Text block:
+ + + + + + +
PENOBSCOT, ss.  CIVIL ACTION

  DOCKET NO. CV-04-042

 

STATE OF MAINE and  )

SECURITIES ADMINISTRATOR,  )

  )

  Plaintiffs,  )

  )

  v.  )  COMPLAINT

  )

WILLIAM A. GOURLEY,   )

BARBARA R. GOURLEY, and  )

BILL & BARB GOURLEY, INC.  )

  )

  Defendants.  )

 

 

  INTRODUCTION

 

  1.  The State of Maine and Securities Administrator (collectively, “the State”) bring this action against William A. Gourley, Barbara R. Gourley, and Bill & Barb Gourley, Inc. for violations of the Revised Maine Securities Act, 32 M.R.S.A. §§ 10101-10713 (1999 and Supp. 2003) in that they sold unregistered securities, in violation of 32 M.R.S.A. § 10401 (1999), and committed deceptive and other prohibited acts in connection with the sale of securities, in violation of 32 M.R.S.A. § 10201 (1999).

  JURISDICTION

 

  2.  This Court has jurisdiction pursuant to 32 M.R.S.A. §§ 10602-10603 (1999 and Supp. 2003).
+ + + + + + +
Listing:
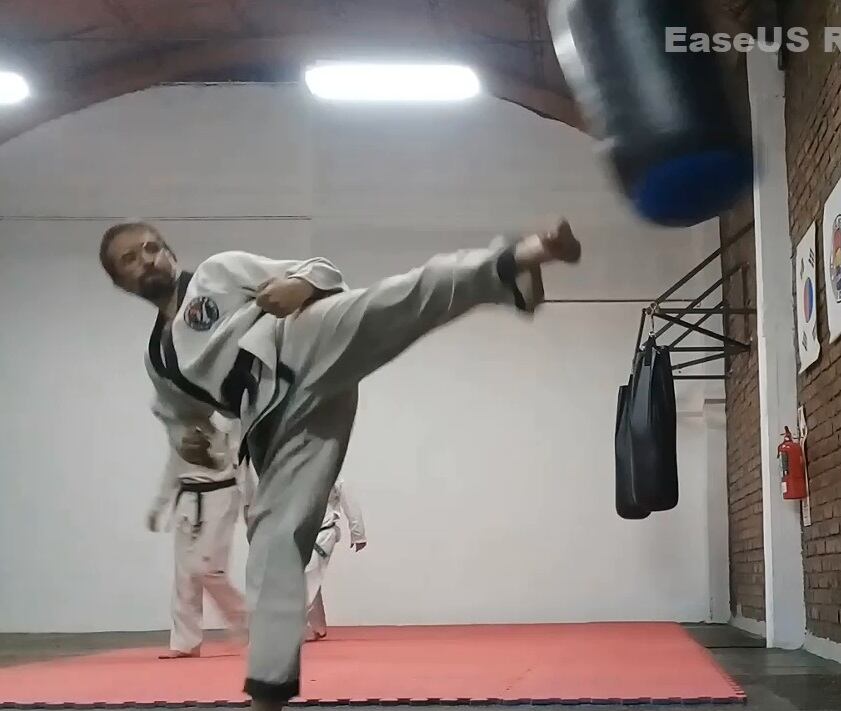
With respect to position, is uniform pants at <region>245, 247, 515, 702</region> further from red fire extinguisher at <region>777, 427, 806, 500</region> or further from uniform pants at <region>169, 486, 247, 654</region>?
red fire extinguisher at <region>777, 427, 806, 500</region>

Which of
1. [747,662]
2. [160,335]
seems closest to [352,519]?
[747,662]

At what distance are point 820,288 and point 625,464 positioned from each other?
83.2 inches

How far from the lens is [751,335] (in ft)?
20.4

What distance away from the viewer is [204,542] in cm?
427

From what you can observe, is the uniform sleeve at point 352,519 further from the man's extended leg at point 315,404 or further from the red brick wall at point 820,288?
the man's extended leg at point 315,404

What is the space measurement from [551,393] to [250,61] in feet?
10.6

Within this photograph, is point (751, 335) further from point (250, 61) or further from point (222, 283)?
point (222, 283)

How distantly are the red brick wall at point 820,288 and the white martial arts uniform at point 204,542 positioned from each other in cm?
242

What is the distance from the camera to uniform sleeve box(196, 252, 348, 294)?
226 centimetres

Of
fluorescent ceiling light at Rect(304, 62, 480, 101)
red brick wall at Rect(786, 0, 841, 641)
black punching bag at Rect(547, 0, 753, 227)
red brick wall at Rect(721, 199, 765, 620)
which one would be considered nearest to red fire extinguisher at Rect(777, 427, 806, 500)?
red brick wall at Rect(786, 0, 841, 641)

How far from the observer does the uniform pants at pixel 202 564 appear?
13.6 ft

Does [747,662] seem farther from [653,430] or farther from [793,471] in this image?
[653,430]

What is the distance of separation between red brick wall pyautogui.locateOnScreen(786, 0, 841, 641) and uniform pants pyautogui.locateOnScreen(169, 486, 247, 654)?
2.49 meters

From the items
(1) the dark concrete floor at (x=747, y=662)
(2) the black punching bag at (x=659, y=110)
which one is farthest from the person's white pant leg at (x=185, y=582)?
+ + + + + + +
List of tasks:
A - Answer these questions about the Maine securities complaint, one per line:
(i) What docket number does the complaint carry?
(ii) Which statute section do the defendants allegedly violate by selling unregistered securities?
(iii) Under which sections does the Court have jurisdiction?
B - Supply the next portion of the Maine securities complaint, continuing on from its last paragraph.
The records were drawn from a separate source.

Exercise results:
A -
(i) CV-04-042
(ii) 32 M.R.S.A. § 10401 (1999)
(iii) 32 M.R.S.A. §§ 10602-10603 (1999 and Supp. 2003)

B -
  PARTIES

 

  3.  Plaintiff State of Maine is a sovereign state.  Plaintiff Securities Administrator is responsible for enforcing the Revised Maine Securities Act.  32 M.R.S.A. § 10102, 10103 (Supp. 2003).  Plaintiffs bring this action by and through the Attorney General pursuant to 32 M.R.S.A. §§ 10602(1)(D) (1999) and 10603 (1999) and the powers vested in him by 5 M.R.S.A. § 191 (2002) and the common law as the State’s chief law enforcement officer.

  4.  Defendants William A. Gourley and Barbara R. Gourley (collectively, “the Gourleys”) are adult individuals who are married to each other and reside in Dexter Maine. 

  5.  Defendant Bill & Barb Gourley, Inc. (“B&BG”) is a Maine corporation with a principal place of business in Dexter, Maine.  At all times relevant hereto, the Gourleys were the sole owners and officers of B&BG, through which they engaged in the business of real estate development. With respect to all conduct set forth in this Complaint, the Gourleys acted as officers, employees, and agents of B&BG.

  FACTUAL BACKGROUND

6.  From approximately 1992 to July 2003, in order to raise capital for their business, Defendants issued, offered and sold securities in the form of notes to dozens of investors.  Although some of the investors were located in other states, Defendants made all of these offers and sales from Maine.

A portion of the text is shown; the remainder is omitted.